Excerpts from a spatial dataset:
---
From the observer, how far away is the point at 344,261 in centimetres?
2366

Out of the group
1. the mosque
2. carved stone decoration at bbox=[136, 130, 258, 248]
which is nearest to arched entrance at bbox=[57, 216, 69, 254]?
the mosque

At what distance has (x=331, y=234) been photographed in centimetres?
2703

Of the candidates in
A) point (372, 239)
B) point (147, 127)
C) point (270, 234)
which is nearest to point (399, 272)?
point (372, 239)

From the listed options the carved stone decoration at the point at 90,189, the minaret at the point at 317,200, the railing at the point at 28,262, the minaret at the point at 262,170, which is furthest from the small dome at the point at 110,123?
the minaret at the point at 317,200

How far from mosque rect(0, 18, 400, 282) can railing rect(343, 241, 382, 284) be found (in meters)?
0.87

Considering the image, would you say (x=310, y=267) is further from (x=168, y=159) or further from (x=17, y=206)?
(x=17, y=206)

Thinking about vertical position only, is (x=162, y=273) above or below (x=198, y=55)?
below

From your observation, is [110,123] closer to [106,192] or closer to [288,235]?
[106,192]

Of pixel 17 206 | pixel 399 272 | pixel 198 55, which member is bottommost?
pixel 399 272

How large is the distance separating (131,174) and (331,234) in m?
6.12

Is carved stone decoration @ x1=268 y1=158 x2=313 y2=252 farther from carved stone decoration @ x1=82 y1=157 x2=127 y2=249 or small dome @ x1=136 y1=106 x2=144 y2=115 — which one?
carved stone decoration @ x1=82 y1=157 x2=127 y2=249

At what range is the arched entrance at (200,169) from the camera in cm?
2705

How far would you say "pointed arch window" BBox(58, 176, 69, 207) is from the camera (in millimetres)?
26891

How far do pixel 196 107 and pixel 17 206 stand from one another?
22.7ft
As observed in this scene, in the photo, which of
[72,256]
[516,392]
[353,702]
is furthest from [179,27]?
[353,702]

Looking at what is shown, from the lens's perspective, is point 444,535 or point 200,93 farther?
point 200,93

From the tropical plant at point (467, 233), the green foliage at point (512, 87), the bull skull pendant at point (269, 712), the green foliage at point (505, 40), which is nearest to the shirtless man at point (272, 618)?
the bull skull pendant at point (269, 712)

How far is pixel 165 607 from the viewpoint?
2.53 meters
---
Set task: Please print all of the data above again, word for word, with no changes.

Answer to the task:
From the observer, how far away is the point at 344,261 in centimetres?
2366

Out of the group
1. the mosque
2. carved stone decoration at bbox=[136, 130, 258, 248]
which is nearest to arched entrance at bbox=[57, 216, 69, 254]?
the mosque

At what distance has (x=331, y=234) been photographed in centimetres?
2703

Of the candidates in
A) point (372, 239)
B) point (147, 127)
C) point (270, 234)
which is nearest to point (399, 272)?
point (372, 239)

From the listed options the carved stone decoration at the point at 90,189, the minaret at the point at 317,200, the railing at the point at 28,262, the minaret at the point at 262,170, which is furthest from the small dome at the point at 110,123?
the minaret at the point at 317,200

How far from mosque rect(0, 18, 400, 282) can railing rect(343, 241, 382, 284) be found (in meters)?
0.87

Considering the image, would you say (x=310, y=267) is further from (x=168, y=159) or further from (x=17, y=206)?
(x=17, y=206)

Thinking about vertical position only, is (x=162, y=273) above or below (x=198, y=55)?
below

From your observation, is [110,123] closer to [106,192] or closer to [288,235]?
[106,192]

Of pixel 17 206 | pixel 399 272 | pixel 198 55, which member is bottommost?
pixel 399 272

How large is the distance separating (131,174) and (331,234) in m?
6.12

Is carved stone decoration @ x1=268 y1=158 x2=313 y2=252 farther from carved stone decoration @ x1=82 y1=157 x2=127 y2=249 or small dome @ x1=136 y1=106 x2=144 y2=115 — which one?
carved stone decoration @ x1=82 y1=157 x2=127 y2=249

At what range is the arched entrance at (200,169) from the camera in cm?
2705

How far would you say "pointed arch window" BBox(58, 176, 69, 207) is from the camera (in millimetres)?
26891

How far do pixel 196 107 and pixel 17 206 stand from one another?
22.7ft
As observed in this scene, in the photo, which of
[72,256]
[516,392]
[353,702]
is furthest from [179,27]?
[353,702]

Looking at what is shown, from the lens's perspective, is point 444,535 or point 200,93 farther?
point 200,93

From the tropical plant at point (467, 233), the green foliage at point (512, 87), the bull skull pendant at point (269, 712), the green foliage at point (505, 40), which is nearest to the shirtless man at point (272, 618)?
the bull skull pendant at point (269, 712)

How far is pixel 165 607 from the viewpoint?
2.53 meters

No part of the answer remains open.